Keynote talk by Daniel Kane, professor of American Literature, Uppsala University
Donald Allen’s anthology The New American Poetry (1960) proved hugely influential to avant-garde-affiliated writers from its initial publication through today. But why, one wonders, did Allen emphasize the Americanness of his project? After all, The New American Poetry placed writers such as Denise Levertov, Allen Ginsberg, Charles Olson, Amiri Baraka, and Frank O’Hara in the context of distinct regional spheres – labeling the poets as belonging to the “San Francisco Renaissance,” as “New York Poets,” as “Black Mountain” poets, and so on.
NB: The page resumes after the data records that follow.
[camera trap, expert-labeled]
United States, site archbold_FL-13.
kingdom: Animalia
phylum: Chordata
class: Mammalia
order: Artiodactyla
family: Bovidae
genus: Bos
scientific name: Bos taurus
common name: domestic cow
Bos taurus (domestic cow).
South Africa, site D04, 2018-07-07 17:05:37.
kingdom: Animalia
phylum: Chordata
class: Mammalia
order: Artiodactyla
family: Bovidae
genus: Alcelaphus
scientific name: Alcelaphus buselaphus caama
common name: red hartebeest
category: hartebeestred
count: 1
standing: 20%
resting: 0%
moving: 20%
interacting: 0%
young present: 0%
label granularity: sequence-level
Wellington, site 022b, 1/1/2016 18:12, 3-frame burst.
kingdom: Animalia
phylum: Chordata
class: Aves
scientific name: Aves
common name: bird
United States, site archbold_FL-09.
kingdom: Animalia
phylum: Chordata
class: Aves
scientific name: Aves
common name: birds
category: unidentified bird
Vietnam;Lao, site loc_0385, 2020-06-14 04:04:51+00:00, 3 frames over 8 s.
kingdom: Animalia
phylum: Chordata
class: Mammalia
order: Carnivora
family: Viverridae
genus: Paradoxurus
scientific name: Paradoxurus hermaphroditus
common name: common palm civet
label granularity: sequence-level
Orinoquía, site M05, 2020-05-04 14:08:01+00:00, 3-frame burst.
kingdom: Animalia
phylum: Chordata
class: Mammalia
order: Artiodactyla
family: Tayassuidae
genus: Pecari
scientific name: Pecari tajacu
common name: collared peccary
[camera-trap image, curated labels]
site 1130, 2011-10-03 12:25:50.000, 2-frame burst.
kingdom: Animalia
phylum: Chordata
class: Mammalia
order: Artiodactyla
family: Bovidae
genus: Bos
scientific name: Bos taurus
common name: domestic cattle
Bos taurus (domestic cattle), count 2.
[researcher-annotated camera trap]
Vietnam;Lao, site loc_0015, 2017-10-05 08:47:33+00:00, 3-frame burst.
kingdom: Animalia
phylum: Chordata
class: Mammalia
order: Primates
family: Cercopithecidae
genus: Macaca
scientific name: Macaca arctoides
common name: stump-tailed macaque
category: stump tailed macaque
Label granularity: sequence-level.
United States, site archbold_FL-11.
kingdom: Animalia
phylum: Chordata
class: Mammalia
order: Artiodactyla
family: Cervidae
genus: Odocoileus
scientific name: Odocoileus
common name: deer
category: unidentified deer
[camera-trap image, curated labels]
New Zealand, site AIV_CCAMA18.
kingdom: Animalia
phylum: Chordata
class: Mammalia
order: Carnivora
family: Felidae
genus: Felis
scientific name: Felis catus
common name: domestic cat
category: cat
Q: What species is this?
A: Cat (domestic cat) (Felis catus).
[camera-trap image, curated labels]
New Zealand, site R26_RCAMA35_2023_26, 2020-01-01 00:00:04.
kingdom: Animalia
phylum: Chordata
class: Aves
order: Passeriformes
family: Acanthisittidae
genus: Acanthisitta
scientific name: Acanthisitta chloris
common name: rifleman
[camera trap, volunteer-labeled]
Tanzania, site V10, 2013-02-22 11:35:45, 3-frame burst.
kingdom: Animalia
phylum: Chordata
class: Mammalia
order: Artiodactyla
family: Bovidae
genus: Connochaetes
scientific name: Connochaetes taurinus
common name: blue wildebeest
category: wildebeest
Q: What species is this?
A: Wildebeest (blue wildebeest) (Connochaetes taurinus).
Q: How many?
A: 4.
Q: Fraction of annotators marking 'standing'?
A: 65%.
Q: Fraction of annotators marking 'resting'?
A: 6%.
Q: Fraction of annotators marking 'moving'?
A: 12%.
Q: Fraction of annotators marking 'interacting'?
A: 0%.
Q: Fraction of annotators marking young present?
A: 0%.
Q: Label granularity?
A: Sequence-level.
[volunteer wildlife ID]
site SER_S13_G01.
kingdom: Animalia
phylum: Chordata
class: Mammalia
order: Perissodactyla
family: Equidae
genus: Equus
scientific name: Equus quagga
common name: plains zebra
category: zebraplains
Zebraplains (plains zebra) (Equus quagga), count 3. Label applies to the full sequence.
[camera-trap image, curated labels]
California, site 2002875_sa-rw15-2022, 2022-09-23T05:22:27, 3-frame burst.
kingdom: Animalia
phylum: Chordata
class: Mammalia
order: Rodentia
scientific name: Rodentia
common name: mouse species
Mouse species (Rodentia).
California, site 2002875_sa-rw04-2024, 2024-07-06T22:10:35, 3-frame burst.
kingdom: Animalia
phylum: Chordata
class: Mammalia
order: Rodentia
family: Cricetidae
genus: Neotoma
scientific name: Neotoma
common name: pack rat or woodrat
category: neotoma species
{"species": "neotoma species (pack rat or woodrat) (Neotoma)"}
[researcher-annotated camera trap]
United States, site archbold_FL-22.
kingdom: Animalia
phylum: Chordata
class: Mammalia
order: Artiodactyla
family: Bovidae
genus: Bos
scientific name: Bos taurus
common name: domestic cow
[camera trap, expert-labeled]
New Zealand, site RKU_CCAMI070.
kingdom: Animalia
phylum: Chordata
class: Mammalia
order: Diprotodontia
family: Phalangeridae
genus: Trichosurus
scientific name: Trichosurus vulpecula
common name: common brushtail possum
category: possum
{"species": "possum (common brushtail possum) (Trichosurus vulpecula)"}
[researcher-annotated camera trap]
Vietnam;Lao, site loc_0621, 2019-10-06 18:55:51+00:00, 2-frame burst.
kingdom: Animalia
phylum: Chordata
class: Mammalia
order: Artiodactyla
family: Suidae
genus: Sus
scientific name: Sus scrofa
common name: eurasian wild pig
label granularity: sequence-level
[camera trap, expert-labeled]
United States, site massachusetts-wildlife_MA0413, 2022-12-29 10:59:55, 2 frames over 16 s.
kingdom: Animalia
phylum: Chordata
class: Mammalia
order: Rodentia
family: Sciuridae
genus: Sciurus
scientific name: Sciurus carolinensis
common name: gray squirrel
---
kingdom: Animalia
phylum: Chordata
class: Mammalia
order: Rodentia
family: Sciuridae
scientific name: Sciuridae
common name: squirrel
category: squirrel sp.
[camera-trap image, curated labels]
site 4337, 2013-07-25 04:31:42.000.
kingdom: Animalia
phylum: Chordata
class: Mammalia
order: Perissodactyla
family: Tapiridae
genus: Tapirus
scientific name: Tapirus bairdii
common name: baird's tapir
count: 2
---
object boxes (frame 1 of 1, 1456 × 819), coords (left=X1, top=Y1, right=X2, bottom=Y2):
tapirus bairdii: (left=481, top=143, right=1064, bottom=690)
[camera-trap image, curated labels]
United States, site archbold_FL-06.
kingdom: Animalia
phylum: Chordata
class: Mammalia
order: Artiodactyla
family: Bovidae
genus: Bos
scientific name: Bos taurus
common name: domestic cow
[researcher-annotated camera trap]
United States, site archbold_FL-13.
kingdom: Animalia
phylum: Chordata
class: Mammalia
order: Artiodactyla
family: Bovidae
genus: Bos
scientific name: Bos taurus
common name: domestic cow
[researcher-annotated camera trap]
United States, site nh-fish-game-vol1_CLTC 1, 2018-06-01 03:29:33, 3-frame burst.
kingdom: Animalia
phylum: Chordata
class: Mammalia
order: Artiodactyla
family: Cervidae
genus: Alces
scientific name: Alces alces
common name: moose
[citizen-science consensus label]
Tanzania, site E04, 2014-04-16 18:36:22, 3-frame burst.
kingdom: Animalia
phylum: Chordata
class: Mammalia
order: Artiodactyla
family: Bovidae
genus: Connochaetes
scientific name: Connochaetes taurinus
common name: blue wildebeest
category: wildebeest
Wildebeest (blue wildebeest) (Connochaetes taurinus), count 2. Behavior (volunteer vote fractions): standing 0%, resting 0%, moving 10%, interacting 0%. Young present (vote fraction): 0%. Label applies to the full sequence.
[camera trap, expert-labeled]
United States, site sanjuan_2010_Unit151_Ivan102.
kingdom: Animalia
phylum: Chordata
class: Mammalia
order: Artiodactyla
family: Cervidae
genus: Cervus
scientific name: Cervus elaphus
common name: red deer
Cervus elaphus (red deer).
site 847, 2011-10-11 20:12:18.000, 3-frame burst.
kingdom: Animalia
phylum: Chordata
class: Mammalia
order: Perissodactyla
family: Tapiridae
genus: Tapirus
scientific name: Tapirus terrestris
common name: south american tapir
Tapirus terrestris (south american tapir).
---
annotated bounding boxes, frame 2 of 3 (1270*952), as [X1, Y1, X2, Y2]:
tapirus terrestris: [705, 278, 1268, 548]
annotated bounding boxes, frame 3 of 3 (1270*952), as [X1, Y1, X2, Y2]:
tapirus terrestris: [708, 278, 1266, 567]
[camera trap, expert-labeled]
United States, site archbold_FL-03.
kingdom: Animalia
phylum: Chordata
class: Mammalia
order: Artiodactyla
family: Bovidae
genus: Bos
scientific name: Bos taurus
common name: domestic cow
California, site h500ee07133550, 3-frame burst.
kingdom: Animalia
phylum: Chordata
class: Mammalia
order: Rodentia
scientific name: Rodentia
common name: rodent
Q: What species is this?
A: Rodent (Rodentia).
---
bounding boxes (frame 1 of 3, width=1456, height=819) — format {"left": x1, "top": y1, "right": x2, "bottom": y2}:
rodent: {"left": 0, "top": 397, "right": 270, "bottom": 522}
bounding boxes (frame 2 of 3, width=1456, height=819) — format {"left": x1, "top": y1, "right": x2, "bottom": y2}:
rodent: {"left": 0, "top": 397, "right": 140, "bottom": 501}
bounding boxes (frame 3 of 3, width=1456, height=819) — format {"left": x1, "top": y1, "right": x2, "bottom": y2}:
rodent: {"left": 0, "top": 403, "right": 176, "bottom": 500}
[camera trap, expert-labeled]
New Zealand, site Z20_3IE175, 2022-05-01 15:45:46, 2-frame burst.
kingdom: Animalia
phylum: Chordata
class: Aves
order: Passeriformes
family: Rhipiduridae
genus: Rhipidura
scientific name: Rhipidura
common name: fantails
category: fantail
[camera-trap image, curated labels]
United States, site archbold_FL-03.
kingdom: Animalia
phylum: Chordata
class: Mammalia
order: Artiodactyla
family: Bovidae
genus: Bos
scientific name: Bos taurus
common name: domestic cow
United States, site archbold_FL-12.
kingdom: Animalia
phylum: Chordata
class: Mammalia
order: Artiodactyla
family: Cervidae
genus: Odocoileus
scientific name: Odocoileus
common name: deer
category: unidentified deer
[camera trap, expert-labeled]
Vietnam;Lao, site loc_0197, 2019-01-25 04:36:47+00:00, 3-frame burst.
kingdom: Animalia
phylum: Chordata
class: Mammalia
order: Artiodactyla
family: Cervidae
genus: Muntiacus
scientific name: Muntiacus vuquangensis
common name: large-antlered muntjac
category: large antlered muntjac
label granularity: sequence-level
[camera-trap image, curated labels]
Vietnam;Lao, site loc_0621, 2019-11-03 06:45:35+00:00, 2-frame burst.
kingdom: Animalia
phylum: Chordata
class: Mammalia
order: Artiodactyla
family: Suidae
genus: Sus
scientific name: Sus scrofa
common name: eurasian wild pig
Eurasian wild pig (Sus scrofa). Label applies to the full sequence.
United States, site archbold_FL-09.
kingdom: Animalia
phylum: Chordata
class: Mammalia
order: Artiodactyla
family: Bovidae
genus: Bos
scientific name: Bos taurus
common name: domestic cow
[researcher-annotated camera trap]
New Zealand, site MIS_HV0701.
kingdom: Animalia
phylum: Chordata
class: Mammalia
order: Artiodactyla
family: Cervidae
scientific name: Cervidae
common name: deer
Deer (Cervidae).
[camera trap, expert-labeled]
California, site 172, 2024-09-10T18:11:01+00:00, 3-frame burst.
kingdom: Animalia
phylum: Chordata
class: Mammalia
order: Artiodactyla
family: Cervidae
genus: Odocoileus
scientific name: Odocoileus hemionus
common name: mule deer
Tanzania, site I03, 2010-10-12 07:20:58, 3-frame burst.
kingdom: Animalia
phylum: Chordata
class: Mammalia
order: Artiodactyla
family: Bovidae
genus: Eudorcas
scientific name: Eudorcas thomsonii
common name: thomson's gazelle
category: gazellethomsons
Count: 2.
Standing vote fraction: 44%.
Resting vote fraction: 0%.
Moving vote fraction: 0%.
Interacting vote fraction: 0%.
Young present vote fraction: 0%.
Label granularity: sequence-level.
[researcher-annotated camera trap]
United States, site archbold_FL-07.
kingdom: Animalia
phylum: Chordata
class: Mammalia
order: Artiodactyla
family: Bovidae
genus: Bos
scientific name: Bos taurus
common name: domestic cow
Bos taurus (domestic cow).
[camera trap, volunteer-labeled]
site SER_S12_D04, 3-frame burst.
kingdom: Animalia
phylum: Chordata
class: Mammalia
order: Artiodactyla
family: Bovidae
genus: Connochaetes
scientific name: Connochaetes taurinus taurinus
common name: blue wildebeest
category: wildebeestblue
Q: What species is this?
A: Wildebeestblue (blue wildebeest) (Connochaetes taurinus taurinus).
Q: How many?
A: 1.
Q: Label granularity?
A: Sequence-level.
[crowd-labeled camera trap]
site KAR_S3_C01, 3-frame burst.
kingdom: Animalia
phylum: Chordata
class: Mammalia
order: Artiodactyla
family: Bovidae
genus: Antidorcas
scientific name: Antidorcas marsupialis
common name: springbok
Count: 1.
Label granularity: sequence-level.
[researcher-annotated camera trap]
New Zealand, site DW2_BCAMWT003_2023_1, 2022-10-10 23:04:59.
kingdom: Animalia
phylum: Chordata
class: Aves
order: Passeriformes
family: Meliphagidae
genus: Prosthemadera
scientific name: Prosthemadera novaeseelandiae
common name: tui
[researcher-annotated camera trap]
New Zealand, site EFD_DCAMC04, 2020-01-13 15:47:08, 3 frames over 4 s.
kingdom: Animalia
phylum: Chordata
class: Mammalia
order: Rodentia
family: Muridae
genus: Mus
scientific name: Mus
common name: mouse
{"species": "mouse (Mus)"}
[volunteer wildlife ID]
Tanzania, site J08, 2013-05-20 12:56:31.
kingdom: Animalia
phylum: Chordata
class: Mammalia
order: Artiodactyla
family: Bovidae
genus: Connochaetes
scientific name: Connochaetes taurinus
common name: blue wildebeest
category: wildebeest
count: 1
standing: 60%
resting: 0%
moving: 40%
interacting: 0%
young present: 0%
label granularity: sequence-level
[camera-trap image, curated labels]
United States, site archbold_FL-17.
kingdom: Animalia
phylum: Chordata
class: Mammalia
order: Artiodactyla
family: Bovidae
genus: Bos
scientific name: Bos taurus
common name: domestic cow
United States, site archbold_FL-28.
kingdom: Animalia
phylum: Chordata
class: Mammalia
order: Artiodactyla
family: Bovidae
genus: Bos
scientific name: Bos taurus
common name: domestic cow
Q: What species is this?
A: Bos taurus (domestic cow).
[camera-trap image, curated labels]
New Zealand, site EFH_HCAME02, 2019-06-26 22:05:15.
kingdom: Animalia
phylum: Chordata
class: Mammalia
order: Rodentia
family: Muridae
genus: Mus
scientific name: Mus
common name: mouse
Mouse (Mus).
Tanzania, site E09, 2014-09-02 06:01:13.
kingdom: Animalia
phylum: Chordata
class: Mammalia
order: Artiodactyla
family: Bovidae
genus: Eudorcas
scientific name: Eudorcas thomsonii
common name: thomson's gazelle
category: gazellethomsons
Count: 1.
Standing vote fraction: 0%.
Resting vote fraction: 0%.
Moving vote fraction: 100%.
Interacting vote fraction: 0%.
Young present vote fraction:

Ensuring readers would understand the work within all the more as distinctly “American,” the cover of the book itself was modeled after the American national flag. As scholars including Michael Davidson and Alan Golding have shown, Allen’s anthology and avant-garde American poetry after World War 2 more broadly speaking often uncritically channelled the ideologies of American exceptionalism, machismo, and Manifest Destiny to lend credence to itself. And yet, as I will discuss today, the work affiliated with The New American Poetry – and much of the writing that followed in its wake – was complexly transnational, proposing a positive vision of an inter-cultural form of globalism before this term’s corruption and misuse in political and economic contexts.